Val nodded. “Simms threatened her with a beating if she talked. The girl swore that she would never reveal anything, then Miss Simms dismissed her.”

“But if she promised—” Val’s smile cut me off.

“A promise to Miss Simms is a promise to the devil. All I had to do was offer the girl, Cass is her name, some coin. Although she hates Miss Simms enough that I think she might well have told me everything simply for spite.”

“What did you discover?”

“Not everything. She confirmed that she often saw Sir Edward and spoke to him. And when I explained to her that his widow had questions, she asked to speak with you directly.”

I stared at him. “Surely you told her no.”

“I did not,” he stated roundly. “You want answers and Cass is willing to give them to you.”

“Val, I appreciate this Cassandra’s—”

“Cassiopeia,” he put in.

“I beg your pardon?”

“Cassiopeia. All the girls are given a
nom de guerre,
for lack
of a better phrase, from Greek mythology. To carry out the Pandora theme.”

“Yes, well, that is commendably thorough. All the same, I do not think it at all suitable that I should meet this person.”

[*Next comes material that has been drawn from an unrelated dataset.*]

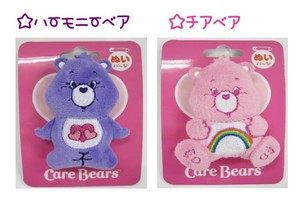 Care Bear Badge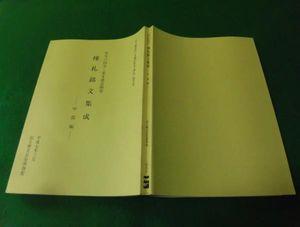 V▲2/社寺の国宝・重要建造物等/棟札銘文集成/中部編/1995年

But even as I said the words, I regretted them. Val risked his good name and his personal safety to give these squashed blossoms medical treatment. Aunt Hermia provided a refuge for those willing to give up the game and live a more conventional life. And Morag herself, well, it was best not to dwell on Morag. But I could not be happy instructing Val to do that which I could not. I had been attempting to prove myself a worthy partner in this investigation from the very beginning. It was time to show my mettle.

“I am sorry. Of course I shall meet with her. Have you made the arrangements?”

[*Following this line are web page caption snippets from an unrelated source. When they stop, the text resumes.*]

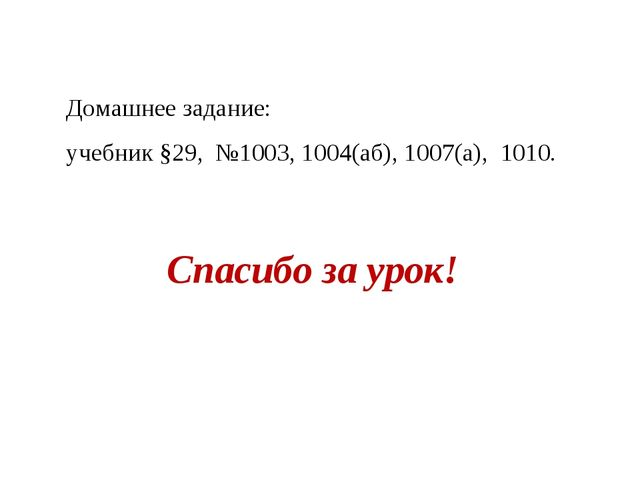Спасибо за урок! Домашнее задание: учебник §29, №1003, 1004(аб), 1007(а), 1010.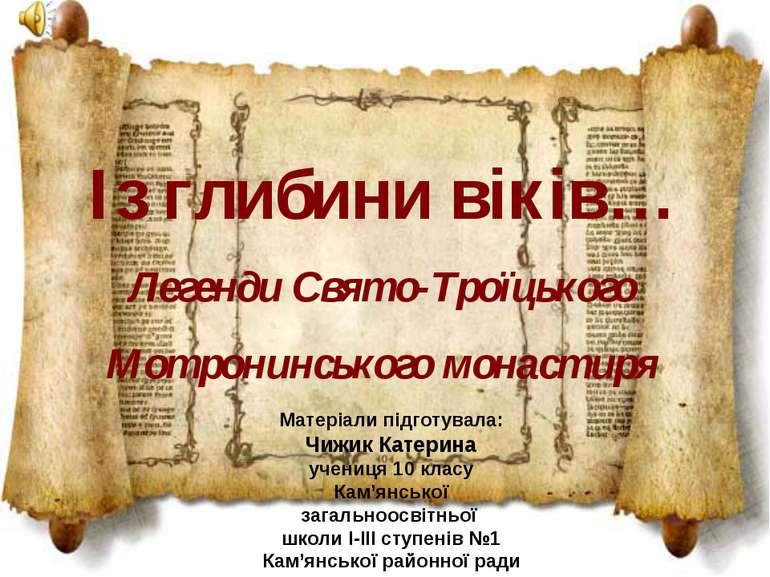 Із глибини віків… Легенди Свято-Троїцького Мотронинського монастиря Матеріали...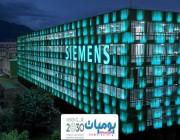 شركة سيمينس الألمانية تعلن عن وظائف إدارية شاغرة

Val did not disappoint me. Knowing the impossibility of meeting either at my home or her place of business, Val had arranged a rendezvous in the Park for the next morning. He had provided Cass with enough money to procure herself a bit of incognita, and he had told her I would be thickly veiled and wearing black. He promised to escort me himself, in spite of Cass’ warning that she would speak only to me.

“You have done rather well for your first foray into investigation,” I told him.

He smiled wearily. “Is it? You have forgotten the Heath.”

I felt myself flush, remembering the way that adventure had concluded. “You had best go to bed now,” I said in my best bossy-elder-sister voice. “We must be out early to catch our little bird in the Park.”

He left me and I retired, but sleep came slowly. Val’s reminder of the adventure on the Heath had caused me to think of Brisbane. I wondered what he was about in Paris. I remembered his cool detachment, his thinly veiled anger the
last time we met. I thought of Fleur, and her elegant, dazzling charms, how he confided in her so willingly and turned to her in times of trouble. And by the time I finally dropped off to sleep, I was fairly certain that he thought of me not at all.

THE THIRTY-SIXTH CHAPTER
 

When sorrows come, they come not single spies,
But in battalions.

—William Shakespeare
Hamlet

 
 

T
he next morning I would have just as soon stayed abed. A chill, nasty wind had blown up, with a dark canopy of grey cloud that threatened rain. If I had looked to the weather for a portent, I would have been highly disappointed. But Cass, the obliging young inmate of Pandora’s Box, proved more informative than I had dared to hope.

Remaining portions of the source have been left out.